SELECTED EXTRACT
- Use this template to create a repository called Twitter-Data-Analysis in your github account. See "Creating a repository from a template." for more information.
- Download and extract the necessary data and put it in the data directory. The data should not not be added to git tracking.
- Create a branch called “bugfix” to fix the bugs in the fix_clean_tweets_dataframe.py and fix_extract_dataframe.py
- In branch “bugfix” use the git mv command to rename fix_clean_tweets_dataframe.py to clean_tweets_dataframe.py and fix_extract_dataframe.py to extract_dataframe.py
- Fix the bugs on clean_tweets_dataframe.py and extract_dataframe.py
- Multiple times, push the code you are working on to git, and once the fix is complete, merge the fix_bug branch to main branch
- Create a new branch called “testing” for updating the unit tests in the test/ folder to be applicable to the code you fixed.
a. Build your unit and integration tests to run on small data (< 1 MB) that you copied from what is provided - avoid pushing large data to github
b. Think about the key elements (units can be functions, classes, or modules; multiple of them working together to accomplish a task requires integration testing) of the code base you are working on. Write the following
- Unit tests: for individual key functions and classes
- Integration tests: for the integration of multiple units working together
- After completing the unit and integration tests, merge the “testing” branch with the main branch
- In all cases when you merge, make sure you first do Pull Request, review, then accept the merge.
- Use github actions in your repository such that when you git push new code (or merge a branch) to the main branch, the unit test in tests/*.py runs automatically. All tests should pass.
After Completing this Challenge, you would have explore
- Unittesting
- Modular Coding
- Software Engineering Best Practices
- Python Package Structure
- Bug Fix (Debugging)
Have Fun and Cheers

TASK DESCRIPTION
Rewrite the challenge instructions starting at "- Use github" and ending at "tests should pass.", substituting "master branch" for "main branch".

DATASET CONTENT
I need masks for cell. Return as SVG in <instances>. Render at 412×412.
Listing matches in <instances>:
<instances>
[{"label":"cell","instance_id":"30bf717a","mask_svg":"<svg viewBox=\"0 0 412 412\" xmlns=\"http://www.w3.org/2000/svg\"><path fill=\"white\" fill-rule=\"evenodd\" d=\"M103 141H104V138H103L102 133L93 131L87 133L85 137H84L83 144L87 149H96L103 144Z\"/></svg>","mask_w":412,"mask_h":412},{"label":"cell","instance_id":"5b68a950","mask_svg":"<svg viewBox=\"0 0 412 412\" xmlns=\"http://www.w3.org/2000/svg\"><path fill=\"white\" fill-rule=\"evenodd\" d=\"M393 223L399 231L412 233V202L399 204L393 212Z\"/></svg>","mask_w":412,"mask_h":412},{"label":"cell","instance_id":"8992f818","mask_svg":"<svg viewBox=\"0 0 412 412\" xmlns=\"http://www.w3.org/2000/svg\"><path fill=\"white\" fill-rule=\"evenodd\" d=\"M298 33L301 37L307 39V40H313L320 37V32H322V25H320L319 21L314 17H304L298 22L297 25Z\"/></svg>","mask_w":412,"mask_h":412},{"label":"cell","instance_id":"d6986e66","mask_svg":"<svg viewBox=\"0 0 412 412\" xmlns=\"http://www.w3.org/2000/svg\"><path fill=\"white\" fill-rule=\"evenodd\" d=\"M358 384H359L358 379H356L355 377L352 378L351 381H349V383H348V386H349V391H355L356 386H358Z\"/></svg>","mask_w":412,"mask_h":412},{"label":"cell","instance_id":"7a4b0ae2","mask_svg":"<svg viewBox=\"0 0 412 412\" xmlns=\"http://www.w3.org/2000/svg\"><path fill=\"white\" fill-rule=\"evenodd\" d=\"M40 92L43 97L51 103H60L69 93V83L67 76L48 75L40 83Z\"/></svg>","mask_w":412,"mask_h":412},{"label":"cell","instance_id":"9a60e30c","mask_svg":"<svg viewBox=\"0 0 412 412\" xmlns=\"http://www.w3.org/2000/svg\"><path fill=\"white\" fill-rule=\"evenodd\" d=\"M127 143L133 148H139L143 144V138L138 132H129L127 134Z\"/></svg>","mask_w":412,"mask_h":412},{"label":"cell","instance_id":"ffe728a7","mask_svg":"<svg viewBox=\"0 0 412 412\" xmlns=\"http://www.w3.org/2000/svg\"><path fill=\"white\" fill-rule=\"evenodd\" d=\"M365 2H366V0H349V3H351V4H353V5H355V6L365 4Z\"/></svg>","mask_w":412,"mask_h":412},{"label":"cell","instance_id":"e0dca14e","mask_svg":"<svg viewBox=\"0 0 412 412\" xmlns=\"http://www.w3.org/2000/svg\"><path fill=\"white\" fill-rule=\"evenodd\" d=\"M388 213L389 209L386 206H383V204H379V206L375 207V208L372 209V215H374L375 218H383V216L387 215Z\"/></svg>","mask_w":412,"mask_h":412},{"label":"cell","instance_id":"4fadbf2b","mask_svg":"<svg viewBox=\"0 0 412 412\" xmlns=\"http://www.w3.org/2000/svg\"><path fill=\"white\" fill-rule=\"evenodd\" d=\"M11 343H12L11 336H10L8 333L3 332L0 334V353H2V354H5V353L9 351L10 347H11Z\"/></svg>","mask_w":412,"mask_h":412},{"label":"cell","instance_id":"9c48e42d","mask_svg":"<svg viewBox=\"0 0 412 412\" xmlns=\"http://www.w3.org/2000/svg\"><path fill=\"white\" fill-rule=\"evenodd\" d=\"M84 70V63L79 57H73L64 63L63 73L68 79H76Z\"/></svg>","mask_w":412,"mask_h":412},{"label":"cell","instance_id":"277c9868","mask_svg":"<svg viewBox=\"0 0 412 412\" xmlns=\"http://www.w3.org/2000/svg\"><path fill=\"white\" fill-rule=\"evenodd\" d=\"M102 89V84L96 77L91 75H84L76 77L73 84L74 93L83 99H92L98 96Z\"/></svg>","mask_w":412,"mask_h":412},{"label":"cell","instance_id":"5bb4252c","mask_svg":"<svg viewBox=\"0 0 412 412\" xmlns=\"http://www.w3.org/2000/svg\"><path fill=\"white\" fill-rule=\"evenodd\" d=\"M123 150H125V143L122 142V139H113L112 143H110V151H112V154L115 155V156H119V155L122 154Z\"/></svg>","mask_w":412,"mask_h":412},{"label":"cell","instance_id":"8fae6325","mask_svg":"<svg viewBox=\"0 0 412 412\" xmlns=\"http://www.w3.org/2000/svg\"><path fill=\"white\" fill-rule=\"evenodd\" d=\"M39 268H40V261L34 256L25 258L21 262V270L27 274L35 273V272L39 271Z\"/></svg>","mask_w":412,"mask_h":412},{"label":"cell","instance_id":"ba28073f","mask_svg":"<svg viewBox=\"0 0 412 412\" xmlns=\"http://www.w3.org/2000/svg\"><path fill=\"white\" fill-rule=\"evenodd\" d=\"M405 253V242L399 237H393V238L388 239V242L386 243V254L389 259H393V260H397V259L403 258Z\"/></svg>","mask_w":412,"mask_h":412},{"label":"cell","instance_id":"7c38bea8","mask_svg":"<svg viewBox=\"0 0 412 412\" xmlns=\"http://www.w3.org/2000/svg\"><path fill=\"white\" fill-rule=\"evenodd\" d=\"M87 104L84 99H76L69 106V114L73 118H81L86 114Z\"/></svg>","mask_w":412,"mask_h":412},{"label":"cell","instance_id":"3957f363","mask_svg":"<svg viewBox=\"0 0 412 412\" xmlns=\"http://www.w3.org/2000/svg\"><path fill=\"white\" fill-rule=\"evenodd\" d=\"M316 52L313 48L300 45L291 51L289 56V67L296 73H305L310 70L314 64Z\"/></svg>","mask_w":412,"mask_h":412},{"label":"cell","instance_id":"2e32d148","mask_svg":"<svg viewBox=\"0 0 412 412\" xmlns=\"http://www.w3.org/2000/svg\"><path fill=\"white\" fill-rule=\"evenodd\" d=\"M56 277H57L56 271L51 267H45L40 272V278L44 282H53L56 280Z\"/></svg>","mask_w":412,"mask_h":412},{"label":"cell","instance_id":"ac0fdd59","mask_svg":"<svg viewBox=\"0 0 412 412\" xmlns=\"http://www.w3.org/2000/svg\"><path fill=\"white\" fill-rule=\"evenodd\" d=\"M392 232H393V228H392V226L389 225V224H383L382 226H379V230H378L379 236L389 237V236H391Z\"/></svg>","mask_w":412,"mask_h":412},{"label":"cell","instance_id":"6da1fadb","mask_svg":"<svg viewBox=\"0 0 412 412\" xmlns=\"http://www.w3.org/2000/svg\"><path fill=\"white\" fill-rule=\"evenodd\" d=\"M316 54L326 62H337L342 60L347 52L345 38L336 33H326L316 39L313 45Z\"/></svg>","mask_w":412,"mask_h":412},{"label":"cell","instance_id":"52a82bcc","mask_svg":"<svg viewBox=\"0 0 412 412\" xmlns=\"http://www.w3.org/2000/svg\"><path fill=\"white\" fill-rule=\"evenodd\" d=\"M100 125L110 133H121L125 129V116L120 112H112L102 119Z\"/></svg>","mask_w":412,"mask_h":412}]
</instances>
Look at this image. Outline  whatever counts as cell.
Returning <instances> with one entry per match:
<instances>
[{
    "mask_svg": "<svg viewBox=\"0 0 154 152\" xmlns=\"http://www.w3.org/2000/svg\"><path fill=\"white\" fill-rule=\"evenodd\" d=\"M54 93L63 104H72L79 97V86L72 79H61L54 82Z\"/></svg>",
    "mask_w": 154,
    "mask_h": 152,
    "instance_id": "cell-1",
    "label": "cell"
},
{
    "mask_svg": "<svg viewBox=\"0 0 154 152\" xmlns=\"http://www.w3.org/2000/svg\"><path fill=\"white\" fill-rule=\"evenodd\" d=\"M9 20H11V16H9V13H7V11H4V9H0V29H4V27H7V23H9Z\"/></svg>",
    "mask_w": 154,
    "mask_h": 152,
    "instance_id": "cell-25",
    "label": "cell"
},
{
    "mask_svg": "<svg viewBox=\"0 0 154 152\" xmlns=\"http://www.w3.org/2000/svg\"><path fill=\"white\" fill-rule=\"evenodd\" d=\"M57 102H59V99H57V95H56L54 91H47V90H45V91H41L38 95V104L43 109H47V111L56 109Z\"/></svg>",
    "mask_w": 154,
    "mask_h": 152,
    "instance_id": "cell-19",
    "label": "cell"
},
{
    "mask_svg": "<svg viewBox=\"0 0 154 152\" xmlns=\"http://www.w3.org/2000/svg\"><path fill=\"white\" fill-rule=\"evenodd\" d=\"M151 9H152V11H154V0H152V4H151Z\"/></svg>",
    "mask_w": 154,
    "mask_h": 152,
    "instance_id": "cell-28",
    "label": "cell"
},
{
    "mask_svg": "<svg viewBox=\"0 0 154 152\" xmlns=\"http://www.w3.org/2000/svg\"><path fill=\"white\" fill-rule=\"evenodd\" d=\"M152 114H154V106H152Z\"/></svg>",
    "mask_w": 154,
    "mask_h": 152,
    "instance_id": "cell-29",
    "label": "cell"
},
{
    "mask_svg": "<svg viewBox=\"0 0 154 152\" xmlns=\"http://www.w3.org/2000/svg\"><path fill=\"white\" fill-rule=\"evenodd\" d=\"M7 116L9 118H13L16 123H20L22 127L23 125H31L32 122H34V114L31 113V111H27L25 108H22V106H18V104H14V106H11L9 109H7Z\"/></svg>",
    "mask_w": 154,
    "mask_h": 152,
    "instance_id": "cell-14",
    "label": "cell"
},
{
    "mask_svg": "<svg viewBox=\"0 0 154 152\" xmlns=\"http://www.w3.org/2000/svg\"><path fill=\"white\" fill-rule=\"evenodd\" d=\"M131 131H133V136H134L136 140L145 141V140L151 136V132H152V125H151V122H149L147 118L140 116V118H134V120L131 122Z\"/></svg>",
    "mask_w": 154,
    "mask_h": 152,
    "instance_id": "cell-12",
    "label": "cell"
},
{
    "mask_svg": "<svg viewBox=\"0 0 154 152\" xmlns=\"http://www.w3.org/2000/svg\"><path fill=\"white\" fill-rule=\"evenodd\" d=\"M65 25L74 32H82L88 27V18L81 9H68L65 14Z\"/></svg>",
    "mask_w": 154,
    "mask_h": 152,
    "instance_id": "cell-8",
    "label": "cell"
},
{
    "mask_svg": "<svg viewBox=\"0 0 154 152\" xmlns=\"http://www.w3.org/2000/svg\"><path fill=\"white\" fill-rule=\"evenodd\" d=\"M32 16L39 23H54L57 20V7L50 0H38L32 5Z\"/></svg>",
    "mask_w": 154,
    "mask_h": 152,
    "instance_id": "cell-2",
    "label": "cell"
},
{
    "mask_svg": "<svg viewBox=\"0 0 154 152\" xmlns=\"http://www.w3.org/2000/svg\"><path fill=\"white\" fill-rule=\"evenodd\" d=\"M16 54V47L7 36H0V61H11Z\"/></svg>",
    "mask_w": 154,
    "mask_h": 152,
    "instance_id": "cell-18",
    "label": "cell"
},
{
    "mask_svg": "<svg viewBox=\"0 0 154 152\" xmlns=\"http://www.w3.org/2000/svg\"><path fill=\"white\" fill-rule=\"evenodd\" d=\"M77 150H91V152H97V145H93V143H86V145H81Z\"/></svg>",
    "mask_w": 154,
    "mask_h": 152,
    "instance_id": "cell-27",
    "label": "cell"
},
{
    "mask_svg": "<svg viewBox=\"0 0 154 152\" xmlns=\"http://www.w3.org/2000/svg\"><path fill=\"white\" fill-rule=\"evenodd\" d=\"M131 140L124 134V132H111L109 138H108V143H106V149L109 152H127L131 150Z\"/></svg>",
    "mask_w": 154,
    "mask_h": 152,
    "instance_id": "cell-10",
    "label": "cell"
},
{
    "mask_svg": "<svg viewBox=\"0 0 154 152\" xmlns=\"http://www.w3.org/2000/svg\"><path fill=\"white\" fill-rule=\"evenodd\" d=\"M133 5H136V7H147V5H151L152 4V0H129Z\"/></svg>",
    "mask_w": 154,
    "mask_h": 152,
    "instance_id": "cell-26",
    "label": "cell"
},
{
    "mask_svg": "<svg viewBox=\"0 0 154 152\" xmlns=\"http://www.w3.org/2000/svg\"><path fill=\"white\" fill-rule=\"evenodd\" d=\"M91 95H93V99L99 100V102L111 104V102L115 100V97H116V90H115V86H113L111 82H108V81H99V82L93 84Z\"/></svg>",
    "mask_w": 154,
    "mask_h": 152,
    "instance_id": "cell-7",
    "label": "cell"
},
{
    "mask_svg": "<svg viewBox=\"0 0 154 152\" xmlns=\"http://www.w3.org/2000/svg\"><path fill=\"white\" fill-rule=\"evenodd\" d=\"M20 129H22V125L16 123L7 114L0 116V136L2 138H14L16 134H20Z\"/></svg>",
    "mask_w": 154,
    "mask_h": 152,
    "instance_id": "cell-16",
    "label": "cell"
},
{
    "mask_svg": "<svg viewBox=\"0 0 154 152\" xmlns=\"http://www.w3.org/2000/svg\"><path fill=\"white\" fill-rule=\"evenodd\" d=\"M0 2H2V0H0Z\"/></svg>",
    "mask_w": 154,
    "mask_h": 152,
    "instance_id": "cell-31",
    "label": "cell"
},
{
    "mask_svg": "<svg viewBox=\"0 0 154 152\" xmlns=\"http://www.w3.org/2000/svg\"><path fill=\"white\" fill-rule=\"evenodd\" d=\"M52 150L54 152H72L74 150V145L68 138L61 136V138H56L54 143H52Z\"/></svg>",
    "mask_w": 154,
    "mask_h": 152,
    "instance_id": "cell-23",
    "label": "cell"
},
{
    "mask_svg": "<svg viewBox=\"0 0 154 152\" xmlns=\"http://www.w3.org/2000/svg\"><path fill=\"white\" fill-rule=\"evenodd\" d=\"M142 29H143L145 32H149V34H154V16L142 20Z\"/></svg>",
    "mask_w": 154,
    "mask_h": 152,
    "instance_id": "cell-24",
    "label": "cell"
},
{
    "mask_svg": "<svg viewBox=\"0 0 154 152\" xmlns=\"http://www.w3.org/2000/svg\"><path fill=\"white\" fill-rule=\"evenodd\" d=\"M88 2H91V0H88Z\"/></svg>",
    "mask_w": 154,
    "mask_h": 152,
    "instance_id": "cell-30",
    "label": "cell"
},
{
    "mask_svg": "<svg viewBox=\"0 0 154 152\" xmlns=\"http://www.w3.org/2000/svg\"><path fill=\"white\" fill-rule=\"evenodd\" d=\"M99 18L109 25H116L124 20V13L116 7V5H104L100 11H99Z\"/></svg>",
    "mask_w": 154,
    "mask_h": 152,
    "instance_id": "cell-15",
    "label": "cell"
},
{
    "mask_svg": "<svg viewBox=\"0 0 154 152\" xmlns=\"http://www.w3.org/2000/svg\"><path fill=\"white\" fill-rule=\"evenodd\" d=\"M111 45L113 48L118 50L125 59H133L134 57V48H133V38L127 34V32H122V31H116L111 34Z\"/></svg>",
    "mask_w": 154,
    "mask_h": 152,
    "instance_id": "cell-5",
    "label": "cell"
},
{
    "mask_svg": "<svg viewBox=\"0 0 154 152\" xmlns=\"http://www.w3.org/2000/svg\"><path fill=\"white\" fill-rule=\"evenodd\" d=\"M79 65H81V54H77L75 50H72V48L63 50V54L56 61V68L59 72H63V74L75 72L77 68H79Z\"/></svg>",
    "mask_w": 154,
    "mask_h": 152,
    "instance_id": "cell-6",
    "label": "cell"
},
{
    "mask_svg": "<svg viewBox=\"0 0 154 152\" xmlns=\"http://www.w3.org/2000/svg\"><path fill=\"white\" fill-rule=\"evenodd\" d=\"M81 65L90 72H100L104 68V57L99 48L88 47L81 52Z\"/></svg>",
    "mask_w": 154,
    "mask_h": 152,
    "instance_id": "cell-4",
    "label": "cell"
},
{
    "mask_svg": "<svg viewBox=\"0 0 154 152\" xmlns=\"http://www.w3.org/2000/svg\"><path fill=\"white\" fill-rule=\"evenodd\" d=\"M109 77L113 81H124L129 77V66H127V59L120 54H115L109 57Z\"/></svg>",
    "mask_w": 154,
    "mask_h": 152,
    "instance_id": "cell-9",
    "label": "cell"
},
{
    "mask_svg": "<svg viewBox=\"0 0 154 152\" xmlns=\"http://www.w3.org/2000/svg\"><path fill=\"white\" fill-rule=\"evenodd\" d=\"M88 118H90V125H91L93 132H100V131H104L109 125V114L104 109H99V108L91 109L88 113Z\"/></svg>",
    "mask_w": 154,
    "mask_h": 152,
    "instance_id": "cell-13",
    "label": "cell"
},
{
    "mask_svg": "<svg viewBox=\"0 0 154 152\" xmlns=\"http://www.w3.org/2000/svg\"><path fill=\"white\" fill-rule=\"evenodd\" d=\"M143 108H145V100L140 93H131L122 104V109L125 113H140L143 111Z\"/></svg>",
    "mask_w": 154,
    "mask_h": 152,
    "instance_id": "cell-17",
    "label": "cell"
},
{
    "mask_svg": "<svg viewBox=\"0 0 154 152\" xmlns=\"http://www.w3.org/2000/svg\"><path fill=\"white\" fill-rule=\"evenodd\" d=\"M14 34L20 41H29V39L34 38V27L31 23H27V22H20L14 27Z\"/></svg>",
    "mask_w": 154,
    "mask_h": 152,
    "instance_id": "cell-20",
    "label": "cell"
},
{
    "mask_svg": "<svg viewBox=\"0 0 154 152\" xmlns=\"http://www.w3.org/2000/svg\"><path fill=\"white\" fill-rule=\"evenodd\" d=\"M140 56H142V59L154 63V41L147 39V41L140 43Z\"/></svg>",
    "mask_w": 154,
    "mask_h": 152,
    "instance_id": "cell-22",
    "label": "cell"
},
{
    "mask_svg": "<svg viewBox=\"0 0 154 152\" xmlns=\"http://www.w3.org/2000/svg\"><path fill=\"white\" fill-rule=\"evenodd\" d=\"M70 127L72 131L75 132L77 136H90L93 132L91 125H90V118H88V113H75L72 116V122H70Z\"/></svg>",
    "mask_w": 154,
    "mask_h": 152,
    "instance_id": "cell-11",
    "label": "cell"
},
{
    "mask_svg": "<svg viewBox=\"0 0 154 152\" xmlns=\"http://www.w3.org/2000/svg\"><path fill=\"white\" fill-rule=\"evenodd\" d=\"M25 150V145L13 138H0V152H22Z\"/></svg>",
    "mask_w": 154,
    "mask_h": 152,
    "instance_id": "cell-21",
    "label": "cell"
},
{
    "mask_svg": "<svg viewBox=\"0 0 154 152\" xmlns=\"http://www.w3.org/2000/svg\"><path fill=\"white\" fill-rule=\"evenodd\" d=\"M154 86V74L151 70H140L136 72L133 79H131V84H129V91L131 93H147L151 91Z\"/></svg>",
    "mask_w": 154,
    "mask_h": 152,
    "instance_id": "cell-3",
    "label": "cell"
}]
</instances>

OUTPUT
- Use github actions in your repository such that when you git push new code (or merge a branch) to the master branch, the unit test in tests/*.py runs automatically. All tests should pass.